FoondaMate launched in Nigeria for the same reason it did in South Africa—to be a great equaliser in the country’s educational system, where is a wide berth between the rich and the poor In the country. In Nigeria, more than 83 million people live below ₦137,430 ($381.75) per year and are only able to afford government-funded public schools where school fees cost little or nothing. The government, at different levels, has catered to the needs of these institutions rather poorly.
Teachers are underpaid and underqualified; libraries are bereft of books, and little to no digital infrastructure exists to support the learning of students. Moreover, parents are unable to personally provide essential learning materials such as textbooks and dictionaries for their wards. Neither can they afford the data bundles required to do personal research to get help with their homework and further independent study to prepare for school exams and national exams such as the Junior School Certificate Examination and West African Senior School Certificate Examinations—requirements to advance learning to senior secondary school and tertiary education respectively.
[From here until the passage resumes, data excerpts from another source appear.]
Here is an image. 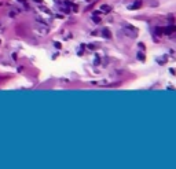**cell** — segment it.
Listing matches in <instances>:
<instances>
[{
  "instance_id": "3",
  "label": "cell",
  "mask_w": 176,
  "mask_h": 169,
  "mask_svg": "<svg viewBox=\"0 0 176 169\" xmlns=\"http://www.w3.org/2000/svg\"><path fill=\"white\" fill-rule=\"evenodd\" d=\"M103 33H106V37H107V39H110V37H112V36H110V32L107 30V29H106V30H103Z\"/></svg>"
},
{
  "instance_id": "2",
  "label": "cell",
  "mask_w": 176,
  "mask_h": 169,
  "mask_svg": "<svg viewBox=\"0 0 176 169\" xmlns=\"http://www.w3.org/2000/svg\"><path fill=\"white\" fill-rule=\"evenodd\" d=\"M102 10H103V11H110L112 8H110L109 6H103V7H102Z\"/></svg>"
},
{
  "instance_id": "1",
  "label": "cell",
  "mask_w": 176,
  "mask_h": 169,
  "mask_svg": "<svg viewBox=\"0 0 176 169\" xmlns=\"http://www.w3.org/2000/svg\"><path fill=\"white\" fill-rule=\"evenodd\" d=\"M140 6H142V1H140V0H136V3H133L132 6H129V8H131V10H135V8H139Z\"/></svg>"
},
{
  "instance_id": "4",
  "label": "cell",
  "mask_w": 176,
  "mask_h": 169,
  "mask_svg": "<svg viewBox=\"0 0 176 169\" xmlns=\"http://www.w3.org/2000/svg\"><path fill=\"white\" fill-rule=\"evenodd\" d=\"M138 56H139V59H140V61H145V56H143V54H138Z\"/></svg>"
}]
</instances>
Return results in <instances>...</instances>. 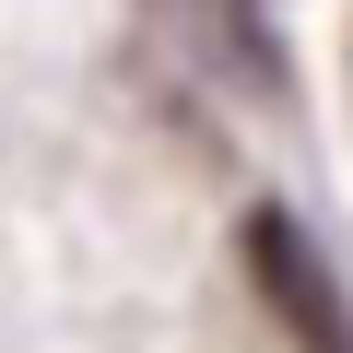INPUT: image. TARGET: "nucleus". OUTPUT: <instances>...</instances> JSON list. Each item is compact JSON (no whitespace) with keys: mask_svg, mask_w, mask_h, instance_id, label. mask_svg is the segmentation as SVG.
I'll return each instance as SVG.
<instances>
[{"mask_svg":"<svg viewBox=\"0 0 353 353\" xmlns=\"http://www.w3.org/2000/svg\"><path fill=\"white\" fill-rule=\"evenodd\" d=\"M248 271H259V294L283 306V330L306 353H341V294H330V271L306 259V236L283 212H248Z\"/></svg>","mask_w":353,"mask_h":353,"instance_id":"1","label":"nucleus"}]
</instances>
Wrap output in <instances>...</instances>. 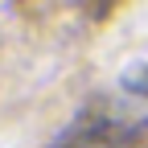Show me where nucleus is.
<instances>
[{
    "label": "nucleus",
    "mask_w": 148,
    "mask_h": 148,
    "mask_svg": "<svg viewBox=\"0 0 148 148\" xmlns=\"http://www.w3.org/2000/svg\"><path fill=\"white\" fill-rule=\"evenodd\" d=\"M119 86L127 90V95H136V99H148V62H132V66H123Z\"/></svg>",
    "instance_id": "f257e3e1"
}]
</instances>
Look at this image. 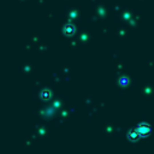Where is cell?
Segmentation results:
<instances>
[{
	"label": "cell",
	"mask_w": 154,
	"mask_h": 154,
	"mask_svg": "<svg viewBox=\"0 0 154 154\" xmlns=\"http://www.w3.org/2000/svg\"><path fill=\"white\" fill-rule=\"evenodd\" d=\"M136 131L139 133L140 136H148L151 133V128H149V125H147V124H141L136 128Z\"/></svg>",
	"instance_id": "cell-1"
},
{
	"label": "cell",
	"mask_w": 154,
	"mask_h": 154,
	"mask_svg": "<svg viewBox=\"0 0 154 154\" xmlns=\"http://www.w3.org/2000/svg\"><path fill=\"white\" fill-rule=\"evenodd\" d=\"M139 136H140V135H139V133H137L136 130L129 131V133H128V139L131 140V141H136V140L139 139Z\"/></svg>",
	"instance_id": "cell-2"
},
{
	"label": "cell",
	"mask_w": 154,
	"mask_h": 154,
	"mask_svg": "<svg viewBox=\"0 0 154 154\" xmlns=\"http://www.w3.org/2000/svg\"><path fill=\"white\" fill-rule=\"evenodd\" d=\"M73 33H75V27L71 25V24L65 25V34L66 35H72Z\"/></svg>",
	"instance_id": "cell-3"
},
{
	"label": "cell",
	"mask_w": 154,
	"mask_h": 154,
	"mask_svg": "<svg viewBox=\"0 0 154 154\" xmlns=\"http://www.w3.org/2000/svg\"><path fill=\"white\" fill-rule=\"evenodd\" d=\"M119 83H121L122 87H127V85L129 84V79H128L127 77H123V78H121V81H119Z\"/></svg>",
	"instance_id": "cell-4"
},
{
	"label": "cell",
	"mask_w": 154,
	"mask_h": 154,
	"mask_svg": "<svg viewBox=\"0 0 154 154\" xmlns=\"http://www.w3.org/2000/svg\"><path fill=\"white\" fill-rule=\"evenodd\" d=\"M49 95H51V93L48 92V90H43V92L41 93V98L42 99H48Z\"/></svg>",
	"instance_id": "cell-5"
}]
</instances>
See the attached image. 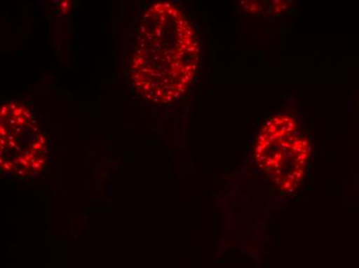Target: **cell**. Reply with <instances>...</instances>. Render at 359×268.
<instances>
[{"mask_svg": "<svg viewBox=\"0 0 359 268\" xmlns=\"http://www.w3.org/2000/svg\"><path fill=\"white\" fill-rule=\"evenodd\" d=\"M310 150L299 123L286 115L269 118L256 137V161L284 189L292 188L301 180Z\"/></svg>", "mask_w": 359, "mask_h": 268, "instance_id": "2", "label": "cell"}, {"mask_svg": "<svg viewBox=\"0 0 359 268\" xmlns=\"http://www.w3.org/2000/svg\"><path fill=\"white\" fill-rule=\"evenodd\" d=\"M1 162L36 169L47 152L45 134L32 111L20 102H6L0 112Z\"/></svg>", "mask_w": 359, "mask_h": 268, "instance_id": "3", "label": "cell"}, {"mask_svg": "<svg viewBox=\"0 0 359 268\" xmlns=\"http://www.w3.org/2000/svg\"><path fill=\"white\" fill-rule=\"evenodd\" d=\"M199 43L194 26L174 4L151 6L142 19L130 65L135 90L147 101L181 97L198 73Z\"/></svg>", "mask_w": 359, "mask_h": 268, "instance_id": "1", "label": "cell"}]
</instances>
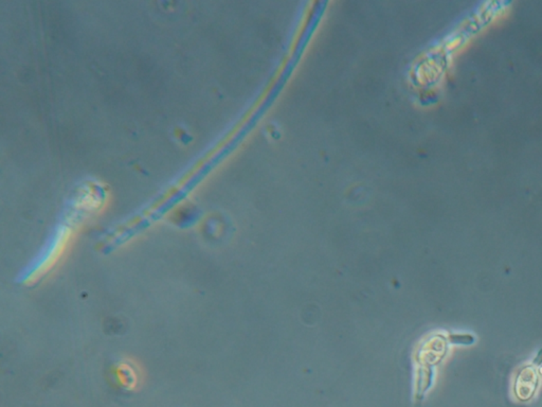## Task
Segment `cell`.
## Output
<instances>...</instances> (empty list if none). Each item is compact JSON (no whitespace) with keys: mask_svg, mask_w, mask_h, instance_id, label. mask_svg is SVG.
Wrapping results in <instances>:
<instances>
[{"mask_svg":"<svg viewBox=\"0 0 542 407\" xmlns=\"http://www.w3.org/2000/svg\"><path fill=\"white\" fill-rule=\"evenodd\" d=\"M113 374L116 382L128 390H134L140 382V372L137 365H134L128 360H123L116 364Z\"/></svg>","mask_w":542,"mask_h":407,"instance_id":"cell-1","label":"cell"},{"mask_svg":"<svg viewBox=\"0 0 542 407\" xmlns=\"http://www.w3.org/2000/svg\"><path fill=\"white\" fill-rule=\"evenodd\" d=\"M451 339L454 343L464 344V345H470V344H472L474 341V337L468 335H454V337H451Z\"/></svg>","mask_w":542,"mask_h":407,"instance_id":"cell-2","label":"cell"},{"mask_svg":"<svg viewBox=\"0 0 542 407\" xmlns=\"http://www.w3.org/2000/svg\"><path fill=\"white\" fill-rule=\"evenodd\" d=\"M533 364H535V365L539 366L542 364V349L540 350L539 352H538L537 356H536V359L534 360Z\"/></svg>","mask_w":542,"mask_h":407,"instance_id":"cell-3","label":"cell"}]
</instances>
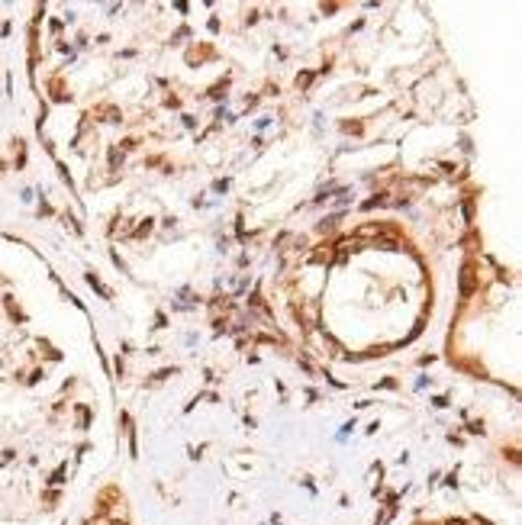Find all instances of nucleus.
Masks as SVG:
<instances>
[{"instance_id":"1","label":"nucleus","mask_w":522,"mask_h":525,"mask_svg":"<svg viewBox=\"0 0 522 525\" xmlns=\"http://www.w3.org/2000/svg\"><path fill=\"white\" fill-rule=\"evenodd\" d=\"M471 290H474V271L464 268L461 271V294H471Z\"/></svg>"},{"instance_id":"2","label":"nucleus","mask_w":522,"mask_h":525,"mask_svg":"<svg viewBox=\"0 0 522 525\" xmlns=\"http://www.w3.org/2000/svg\"><path fill=\"white\" fill-rule=\"evenodd\" d=\"M87 280H91V287H94V290H100V294H103V297H110V290H107V287H103V284H100V280L94 277V274H91V277H87Z\"/></svg>"},{"instance_id":"4","label":"nucleus","mask_w":522,"mask_h":525,"mask_svg":"<svg viewBox=\"0 0 522 525\" xmlns=\"http://www.w3.org/2000/svg\"><path fill=\"white\" fill-rule=\"evenodd\" d=\"M110 525H123V522H110Z\"/></svg>"},{"instance_id":"3","label":"nucleus","mask_w":522,"mask_h":525,"mask_svg":"<svg viewBox=\"0 0 522 525\" xmlns=\"http://www.w3.org/2000/svg\"><path fill=\"white\" fill-rule=\"evenodd\" d=\"M448 525H464V522H448Z\"/></svg>"}]
</instances>
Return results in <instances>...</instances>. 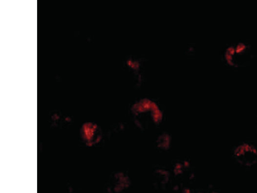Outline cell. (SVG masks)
Here are the masks:
<instances>
[{"instance_id":"7a4b0ae2","label":"cell","mask_w":257,"mask_h":193,"mask_svg":"<svg viewBox=\"0 0 257 193\" xmlns=\"http://www.w3.org/2000/svg\"><path fill=\"white\" fill-rule=\"evenodd\" d=\"M252 141L257 140V114L255 116L252 122Z\"/></svg>"},{"instance_id":"6da1fadb","label":"cell","mask_w":257,"mask_h":193,"mask_svg":"<svg viewBox=\"0 0 257 193\" xmlns=\"http://www.w3.org/2000/svg\"><path fill=\"white\" fill-rule=\"evenodd\" d=\"M230 156L238 167L252 169L257 166V143L249 139L240 140L232 147Z\"/></svg>"}]
</instances>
At the time of this publication, the FoondaMate bot can only provide past questions for the West African Senior School Certificate Examinations, but the company says that it is working on expanding its repository to include as many exams for different levels as possible.
How it works
The FoondaMate chatbot works the same way as chatting with a friend. You just have to message the specialised Whatsapp number or Facebook ID to begin a conversation. Once you send FoondaMate messages asking a question, it will fetch and summarise relevant information from the internet and send it as a response.
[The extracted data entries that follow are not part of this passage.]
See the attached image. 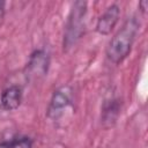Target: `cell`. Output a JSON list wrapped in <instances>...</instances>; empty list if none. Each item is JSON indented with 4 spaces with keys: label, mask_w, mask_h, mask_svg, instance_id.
Returning <instances> with one entry per match:
<instances>
[{
    "label": "cell",
    "mask_w": 148,
    "mask_h": 148,
    "mask_svg": "<svg viewBox=\"0 0 148 148\" xmlns=\"http://www.w3.org/2000/svg\"><path fill=\"white\" fill-rule=\"evenodd\" d=\"M119 113V104L117 101L112 99L108 105H105L104 111H103V119L104 121H116V118Z\"/></svg>",
    "instance_id": "7"
},
{
    "label": "cell",
    "mask_w": 148,
    "mask_h": 148,
    "mask_svg": "<svg viewBox=\"0 0 148 148\" xmlns=\"http://www.w3.org/2000/svg\"><path fill=\"white\" fill-rule=\"evenodd\" d=\"M47 65H49L47 54L44 51L39 50L32 53L30 58V62L28 64V68L31 75H43L47 72Z\"/></svg>",
    "instance_id": "5"
},
{
    "label": "cell",
    "mask_w": 148,
    "mask_h": 148,
    "mask_svg": "<svg viewBox=\"0 0 148 148\" xmlns=\"http://www.w3.org/2000/svg\"><path fill=\"white\" fill-rule=\"evenodd\" d=\"M138 28H139L138 20L135 17H131L123 24L120 30L111 39L106 50V54L112 62L119 64L128 56L132 49Z\"/></svg>",
    "instance_id": "1"
},
{
    "label": "cell",
    "mask_w": 148,
    "mask_h": 148,
    "mask_svg": "<svg viewBox=\"0 0 148 148\" xmlns=\"http://www.w3.org/2000/svg\"><path fill=\"white\" fill-rule=\"evenodd\" d=\"M22 101V89L18 86H12L3 90L1 95V106L5 110H15Z\"/></svg>",
    "instance_id": "4"
},
{
    "label": "cell",
    "mask_w": 148,
    "mask_h": 148,
    "mask_svg": "<svg viewBox=\"0 0 148 148\" xmlns=\"http://www.w3.org/2000/svg\"><path fill=\"white\" fill-rule=\"evenodd\" d=\"M69 96L68 94L65 91V89H59L57 91H54L53 96H52V99H51V103H50V108H49V113L52 114V113H57L59 112V110L66 108L68 104H69Z\"/></svg>",
    "instance_id": "6"
},
{
    "label": "cell",
    "mask_w": 148,
    "mask_h": 148,
    "mask_svg": "<svg viewBox=\"0 0 148 148\" xmlns=\"http://www.w3.org/2000/svg\"><path fill=\"white\" fill-rule=\"evenodd\" d=\"M119 14H120V10L117 5H111L110 7H108V9L103 13V15L97 21L96 31L101 35H109L111 30L114 28V25L117 24Z\"/></svg>",
    "instance_id": "3"
},
{
    "label": "cell",
    "mask_w": 148,
    "mask_h": 148,
    "mask_svg": "<svg viewBox=\"0 0 148 148\" xmlns=\"http://www.w3.org/2000/svg\"><path fill=\"white\" fill-rule=\"evenodd\" d=\"M140 6H141V9L145 12V10L147 9V6H148V1H146V0H145V1H141V2H140Z\"/></svg>",
    "instance_id": "9"
},
{
    "label": "cell",
    "mask_w": 148,
    "mask_h": 148,
    "mask_svg": "<svg viewBox=\"0 0 148 148\" xmlns=\"http://www.w3.org/2000/svg\"><path fill=\"white\" fill-rule=\"evenodd\" d=\"M32 142L29 138L13 139L9 141H3L0 143V148H31Z\"/></svg>",
    "instance_id": "8"
},
{
    "label": "cell",
    "mask_w": 148,
    "mask_h": 148,
    "mask_svg": "<svg viewBox=\"0 0 148 148\" xmlns=\"http://www.w3.org/2000/svg\"><path fill=\"white\" fill-rule=\"evenodd\" d=\"M86 8L87 2L84 1H75L73 3L66 25V34L64 37L65 47H71L80 38L83 31V17L86 14Z\"/></svg>",
    "instance_id": "2"
},
{
    "label": "cell",
    "mask_w": 148,
    "mask_h": 148,
    "mask_svg": "<svg viewBox=\"0 0 148 148\" xmlns=\"http://www.w3.org/2000/svg\"><path fill=\"white\" fill-rule=\"evenodd\" d=\"M2 6H3V3H2V2H0V12H1V9H2Z\"/></svg>",
    "instance_id": "10"
}]
</instances>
For example, a user can ask questions like “what is photosynthesis?” and get the answer in the chat. When preparing for specific exams, the user can request past examination papers, such as “WAEC biology 2013”. The bot will reply in the chat with a pdf file of the requested past examination which the user can download or share with others.
It can also be a study buddy for mathematical subjects, as students can send equations as a message to the FoondaMate chatbot, asking for the solution. The chatbot then searches the web and replies with a document showing a step-by-step solution to the mathematical problem. Not only can students look up past questions, study guides, and learning materials for hard subjects, but they can also look up the meaning of difficult words they encounter. All this happens within the chat—students do not have to leave Whatsapp during their studies.
Life in Nigeria so far
The bot has been live for about 3 weeks and it has already registered over 4,000 users on the Whatsapp platform. When asked about FoondaMate’s expectations in the country, Boyle, FoondaMate’s female co-founder, says, “Nigeria is a huge and young market, so there is great potential for helping people move from where they are to that next step, whatever that next step is for them. Being able to help somebody get to that next step is something that we really care about and something that we are excitedly looking forward to doing in the country.”
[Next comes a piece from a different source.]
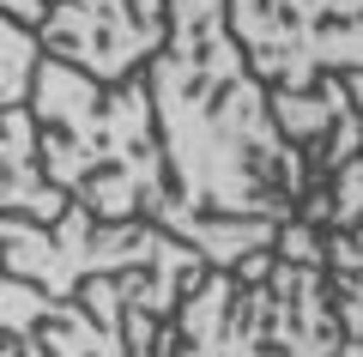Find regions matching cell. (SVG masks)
Returning <instances> with one entry per match:
<instances>
[{"mask_svg":"<svg viewBox=\"0 0 363 357\" xmlns=\"http://www.w3.org/2000/svg\"><path fill=\"white\" fill-rule=\"evenodd\" d=\"M164 49L145 67L157 140L169 164V206L157 230L188 248L200 224H291L309 194L303 158L272 121V97L248 73L224 0H164Z\"/></svg>","mask_w":363,"mask_h":357,"instance_id":"6da1fadb","label":"cell"},{"mask_svg":"<svg viewBox=\"0 0 363 357\" xmlns=\"http://www.w3.org/2000/svg\"><path fill=\"white\" fill-rule=\"evenodd\" d=\"M25 109L37 121L43 176L73 206H85L104 224H128V218L157 224V212L169 206V164L145 79L97 85L43 55Z\"/></svg>","mask_w":363,"mask_h":357,"instance_id":"7a4b0ae2","label":"cell"},{"mask_svg":"<svg viewBox=\"0 0 363 357\" xmlns=\"http://www.w3.org/2000/svg\"><path fill=\"white\" fill-rule=\"evenodd\" d=\"M176 357H339V315L321 260L255 255L236 273H206L182 297Z\"/></svg>","mask_w":363,"mask_h":357,"instance_id":"3957f363","label":"cell"},{"mask_svg":"<svg viewBox=\"0 0 363 357\" xmlns=\"http://www.w3.org/2000/svg\"><path fill=\"white\" fill-rule=\"evenodd\" d=\"M0 267L13 279L37 285L49 297H73L91 279H128V285H164V291H194L206 279V260L182 248L145 218L104 224L85 206L67 200L55 224H25V218H0Z\"/></svg>","mask_w":363,"mask_h":357,"instance_id":"277c9868","label":"cell"},{"mask_svg":"<svg viewBox=\"0 0 363 357\" xmlns=\"http://www.w3.org/2000/svg\"><path fill=\"white\" fill-rule=\"evenodd\" d=\"M224 18L267 91L363 73V0H224Z\"/></svg>","mask_w":363,"mask_h":357,"instance_id":"5b68a950","label":"cell"},{"mask_svg":"<svg viewBox=\"0 0 363 357\" xmlns=\"http://www.w3.org/2000/svg\"><path fill=\"white\" fill-rule=\"evenodd\" d=\"M164 0H55L37 25V43L49 61L97 85H128L164 49Z\"/></svg>","mask_w":363,"mask_h":357,"instance_id":"8992f818","label":"cell"},{"mask_svg":"<svg viewBox=\"0 0 363 357\" xmlns=\"http://www.w3.org/2000/svg\"><path fill=\"white\" fill-rule=\"evenodd\" d=\"M0 357H121V333L79 297H49L0 267Z\"/></svg>","mask_w":363,"mask_h":357,"instance_id":"52a82bcc","label":"cell"},{"mask_svg":"<svg viewBox=\"0 0 363 357\" xmlns=\"http://www.w3.org/2000/svg\"><path fill=\"white\" fill-rule=\"evenodd\" d=\"M267 97H272V121L285 133V145L303 158L309 194L363 152V115L351 109L345 79H315L309 91H267Z\"/></svg>","mask_w":363,"mask_h":357,"instance_id":"ba28073f","label":"cell"},{"mask_svg":"<svg viewBox=\"0 0 363 357\" xmlns=\"http://www.w3.org/2000/svg\"><path fill=\"white\" fill-rule=\"evenodd\" d=\"M67 212V194L43 176L37 152V121L30 109L0 115V218H25V224H55Z\"/></svg>","mask_w":363,"mask_h":357,"instance_id":"9c48e42d","label":"cell"},{"mask_svg":"<svg viewBox=\"0 0 363 357\" xmlns=\"http://www.w3.org/2000/svg\"><path fill=\"white\" fill-rule=\"evenodd\" d=\"M327 297L339 315V357H363V224L327 236Z\"/></svg>","mask_w":363,"mask_h":357,"instance_id":"30bf717a","label":"cell"},{"mask_svg":"<svg viewBox=\"0 0 363 357\" xmlns=\"http://www.w3.org/2000/svg\"><path fill=\"white\" fill-rule=\"evenodd\" d=\"M297 224L321 230V236H339V230L363 224V152L351 158L339 176H327L315 194H303L297 200Z\"/></svg>","mask_w":363,"mask_h":357,"instance_id":"8fae6325","label":"cell"},{"mask_svg":"<svg viewBox=\"0 0 363 357\" xmlns=\"http://www.w3.org/2000/svg\"><path fill=\"white\" fill-rule=\"evenodd\" d=\"M37 67H43L37 31L13 25V18L0 13V115L30 103V79H37Z\"/></svg>","mask_w":363,"mask_h":357,"instance_id":"7c38bea8","label":"cell"},{"mask_svg":"<svg viewBox=\"0 0 363 357\" xmlns=\"http://www.w3.org/2000/svg\"><path fill=\"white\" fill-rule=\"evenodd\" d=\"M49 6L55 0H0V13L13 18V25H25V31H37L43 18H49Z\"/></svg>","mask_w":363,"mask_h":357,"instance_id":"4fadbf2b","label":"cell"},{"mask_svg":"<svg viewBox=\"0 0 363 357\" xmlns=\"http://www.w3.org/2000/svg\"><path fill=\"white\" fill-rule=\"evenodd\" d=\"M345 97H351V109L363 115V73H345Z\"/></svg>","mask_w":363,"mask_h":357,"instance_id":"5bb4252c","label":"cell"}]
</instances>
FoondaMate is particularly excited about the feedback they have been getting from Nigerian users.“Nigerian students don’t hold back. They tell you exactly what they think as soon as they see it. At first, we thought it would be difficult to get feedback, but it’s been completely the opposite,” Boyle said. “Students sign up and on the same day they email us telling us how much they love the product and recommending other things they would like to see on the platform.”
The business is taking all the feedback it is receiving into consideration and will use it to continue revising the solution to meet the needs of Nigerian students at their various educational levels.